Foi um regresso a casa. Onde tantas coisas eram para mim familiares, conhecidas, queridas.

Isso é misterioso.
Sim, mas é também lógico. O facto de sermos criados à imagem de Deus não é uma abstração: é uma realidade muito incarnada, que somos chamados a descobrir cada um para si. Quanto mais descobrimos a realidade pessoal de estarmos radicados na imagem de Deus, tanto mais nos sentimos em casa.

Esta descoberta pessoal é a raiz da credibilidade da fé?

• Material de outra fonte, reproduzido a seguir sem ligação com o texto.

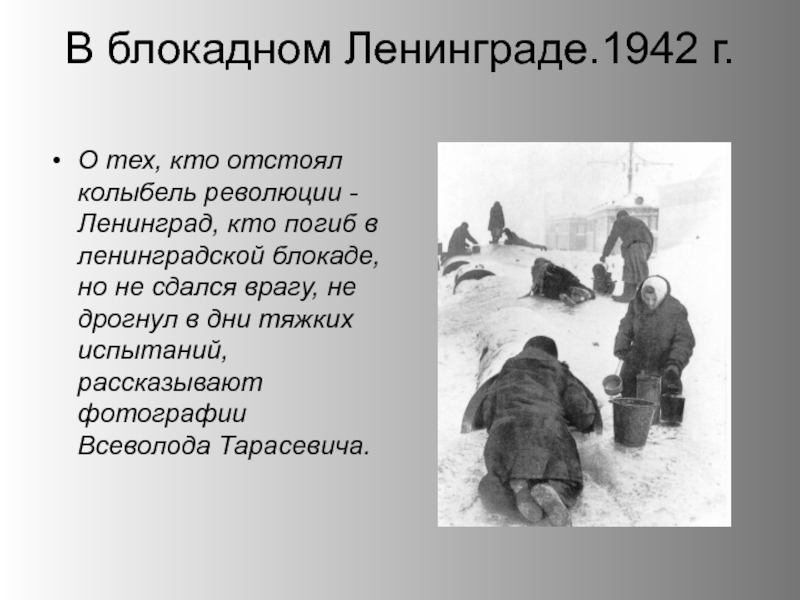 В блокадном Ленинграде.1942 г.

• О тех, кто отстоял колыбель революции - Ленинград, кто погиб в ленинградской блокаде, но не сдался врагу, не дрогнул в дни тяжких испытаний, рассказывают фотографии Всеволода Тарасевича.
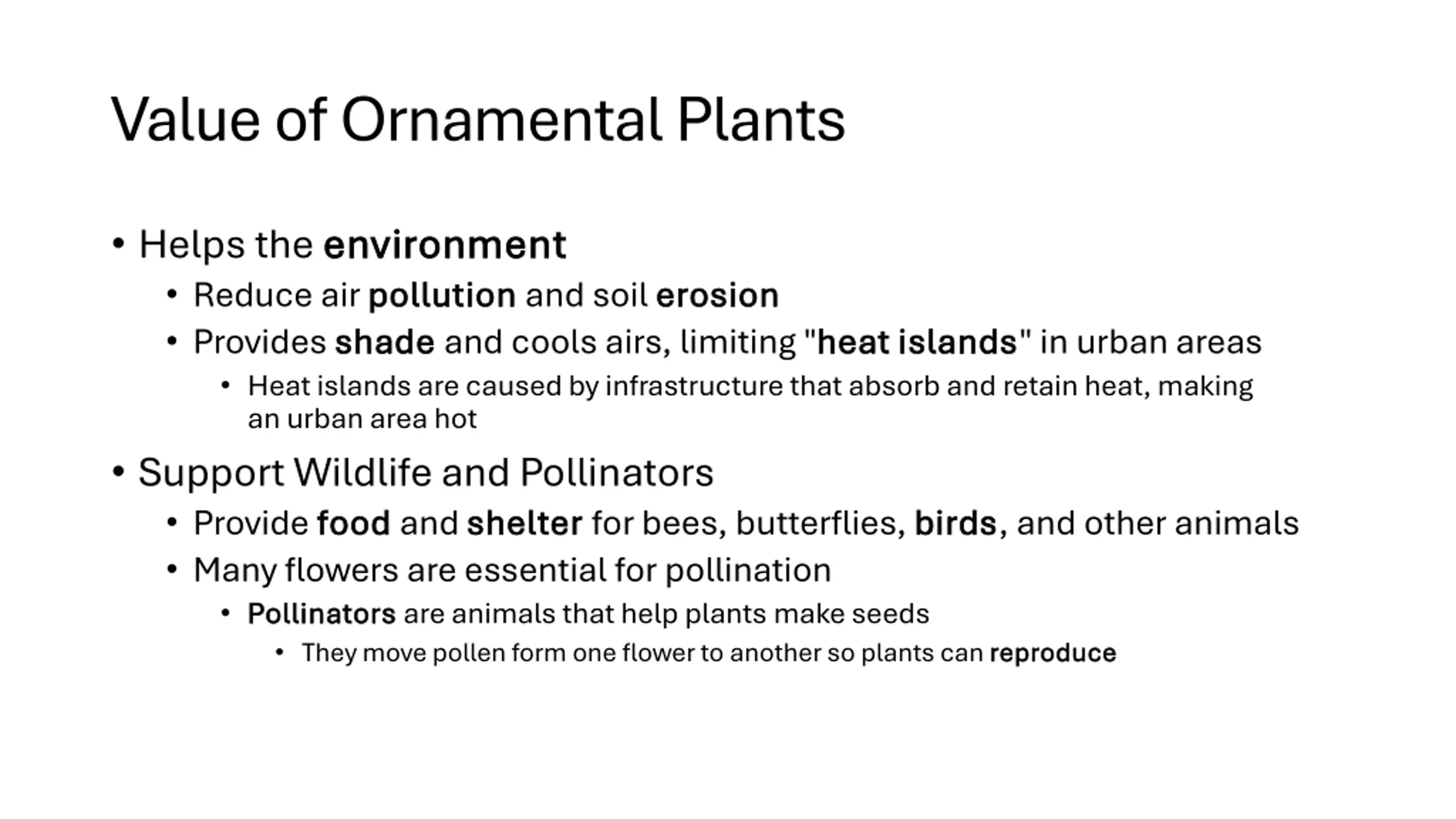 Value of Ornamental Plants

• Helps the environment
  • Reduce air pollution and soil erosion
  • Provides shade and cools airs, limiting "heat islands" in urban areas
    • Heat islands are caused by infrastructure that absorb and retain heat, making an urban area hot

• Support Wildlife and Pollinators
  • Provide food and shelter for bees, butterflies, birds, and other animals
  • Many flowers are essential for pollination
    • Pollinators are animals that help plants make seeds
      • They move pollen form one flower to another so plants can reproduce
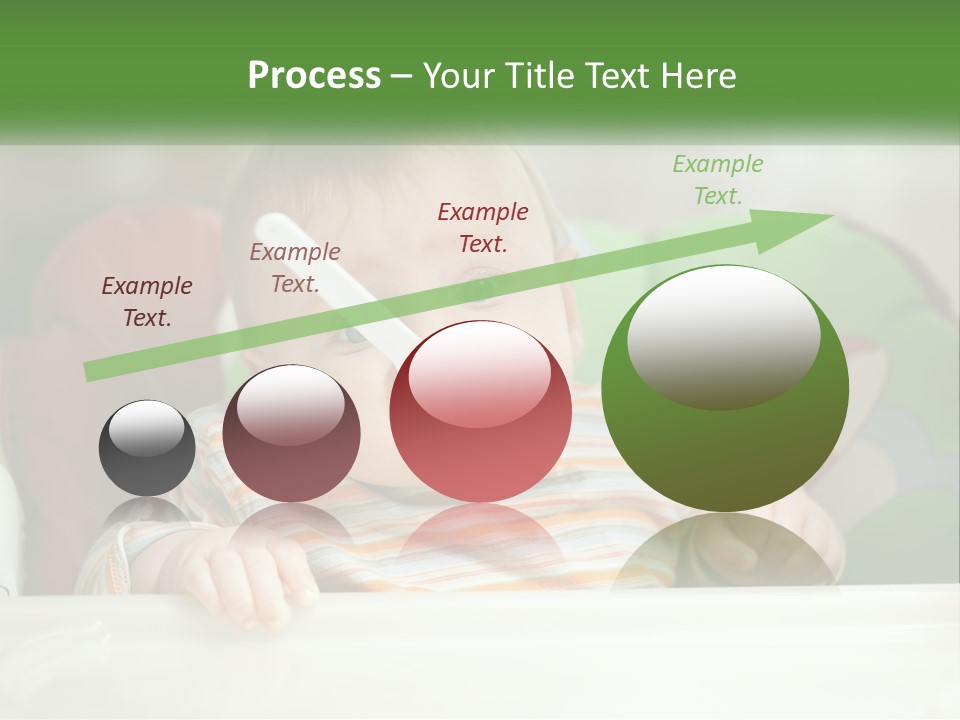 Process – Your Title Text Here

Example Text.

Example Text.

Example Text.

Example Text.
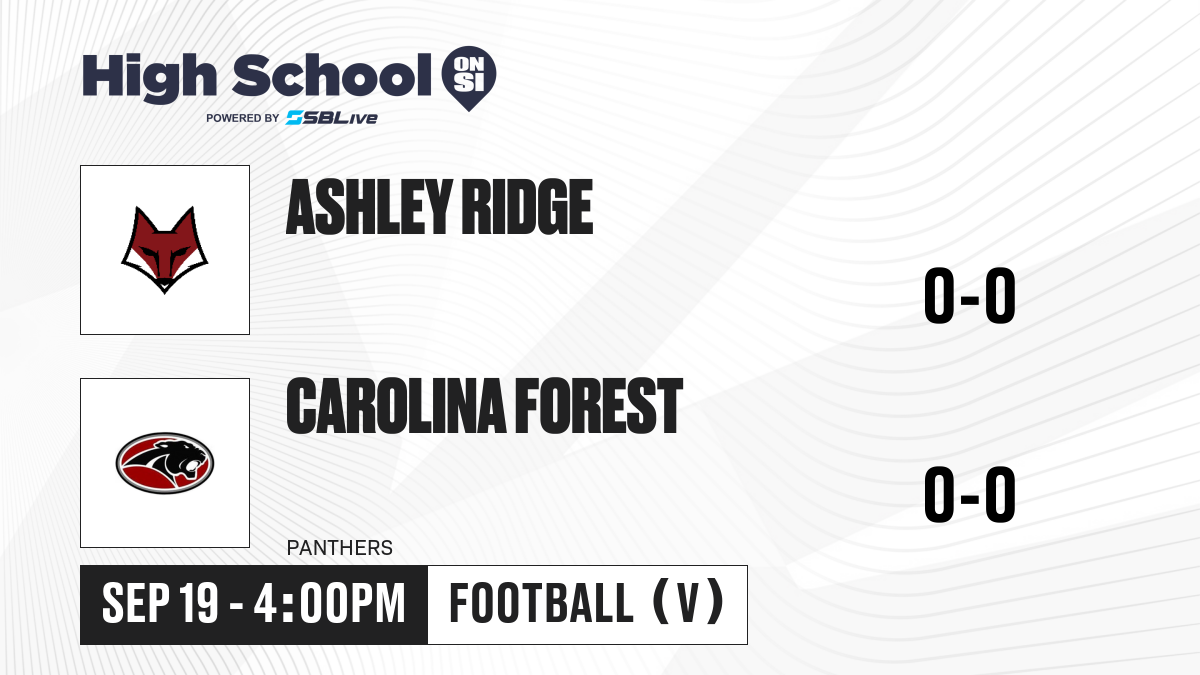 High School ON SI
POWERED BY SBLive

ASHLEY RIDGE

0-0

CAROLINA FOREST

0-0

PANTHERS

SEP 19 - 4:00PM

FOOTBALL (V)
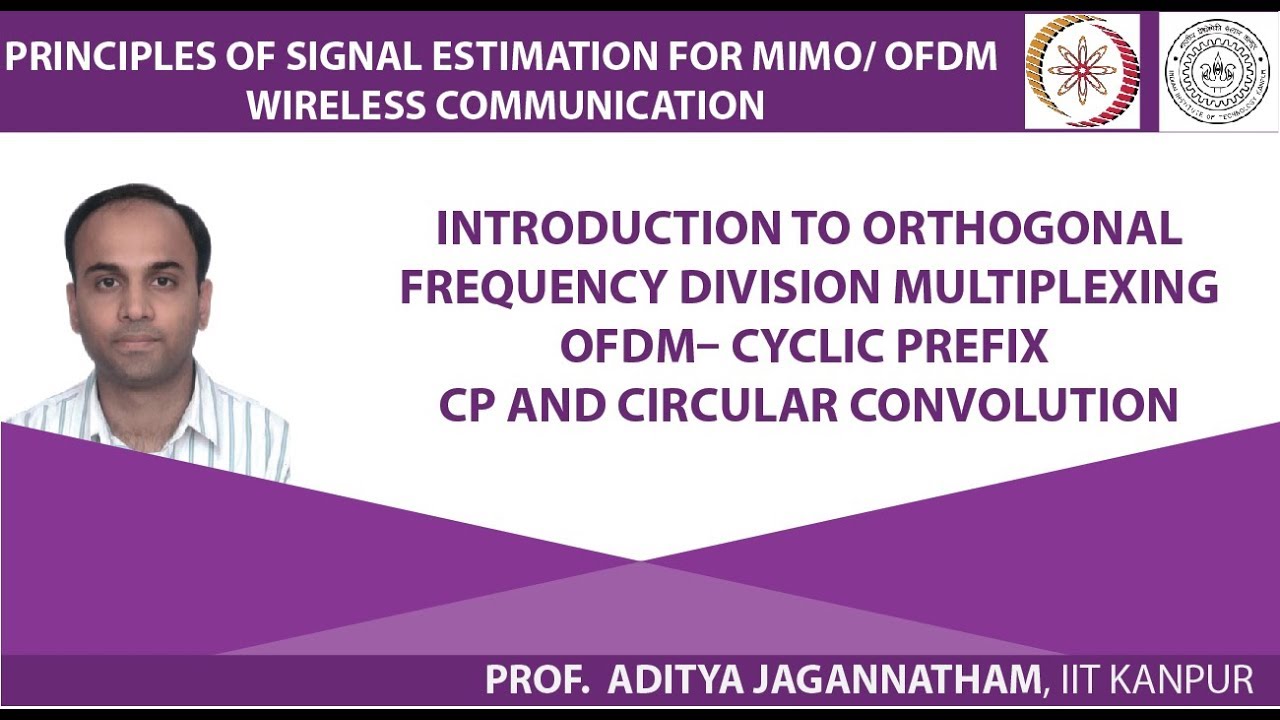 PRINCIPLES OF SIGNAL ESTIMATION FOR MIMO/ OFDM WIRELESS COMMUNICATION

INTRODUCTION TO ORTHOGONAL FREQUENCY DIVISION MULTIPLEXING OFDM– CYCLIC PREFIX CP AND CIRCULAR CONVOLUTION

PROF. ADITYA JAGANNATHAM, IIT KANPUR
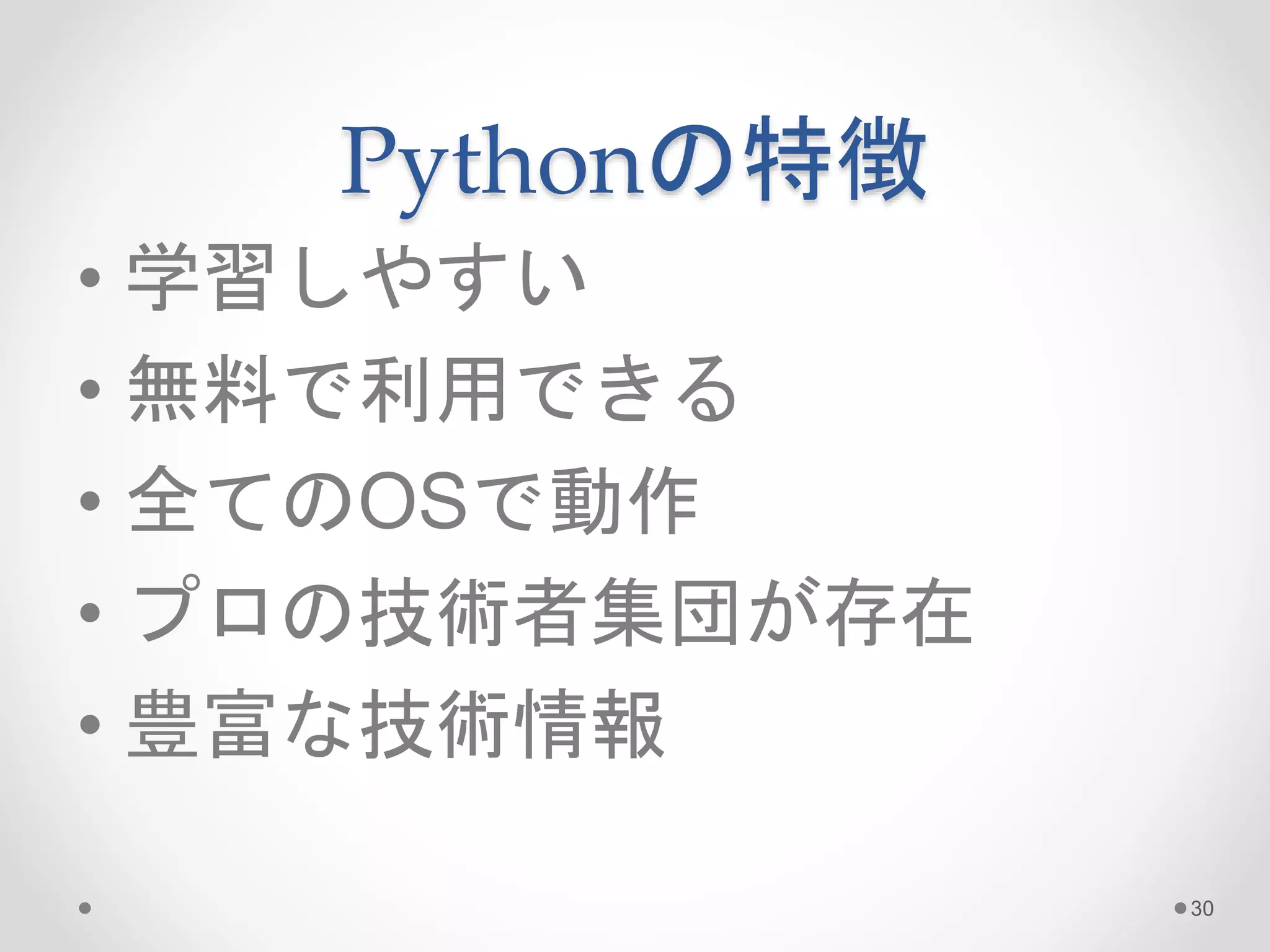 Pythonの特徴

• 学習しやすい
• 無料で利用できる
• 全てのOSで動作
• プロの技術者集団が存在
• 豊富な技術情報

30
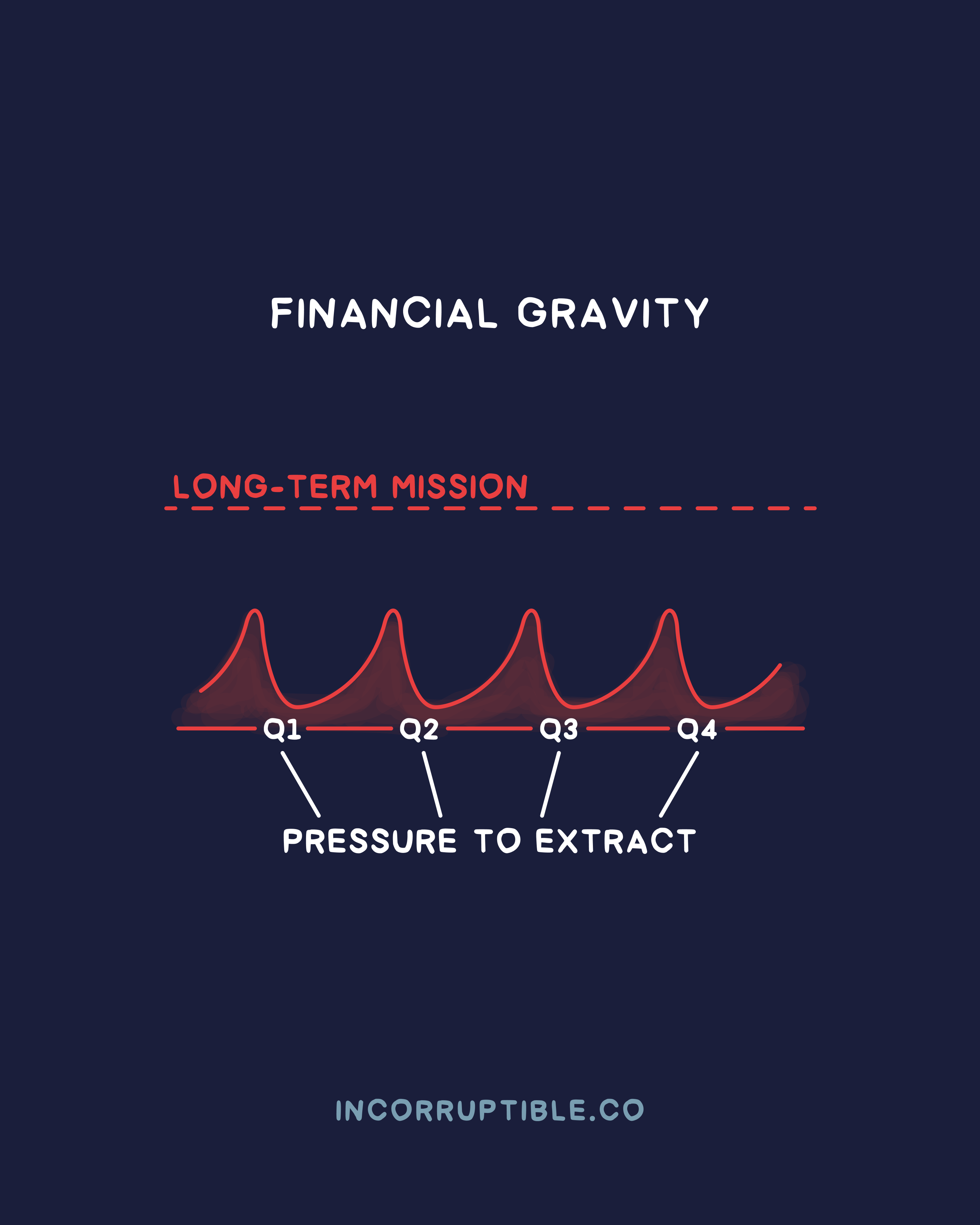 FINANCIAL GRAVITY

LONG-TERM MISSION

Q1 Q2 Q3 Q4

PRESSURE TO EXTRACT

INCORRUPTIBLE.CO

Facilmente corremos o risco de reduzir Deus a um ídolo, de petrificar a fonte de toda a vida em algo sem vida, encolhido. A primeira coisa que consideramos óbvia é que Deus é real. Está presente. E que nos fala. Agora! Esta é a certeza: que, na minha vida concreta, Ele usa aquilo que me sucede como instrumento para a minha conversão. E até para a minha santificação. O importante é abrir os olhos, para ver a enorme dimensão e a beleza desta possibilidade inaudita: de despertarmos, para subir ao nível da ambição que Deus tem para nós, para si, para mim. O discurso cristão deve concretizar-se: o Verbo fez-se carne. Este é o coração do mistério da fé: um mistério que se realiza, se o quisermos, também em nós, hoje. Isto é possível porque a graça de Deus é capaz de me encontrar ali onde eu estou. A salvação dirige-se às minhas contradições, fraquezas e esperanças: o Senhor salva-me, é verdadeiramente Deus connosco, não está escondido num misterioso e vago “além”. O Evangelho não propõe uma existência alternativa. Mas transfigura a existência que é a nossa, agora.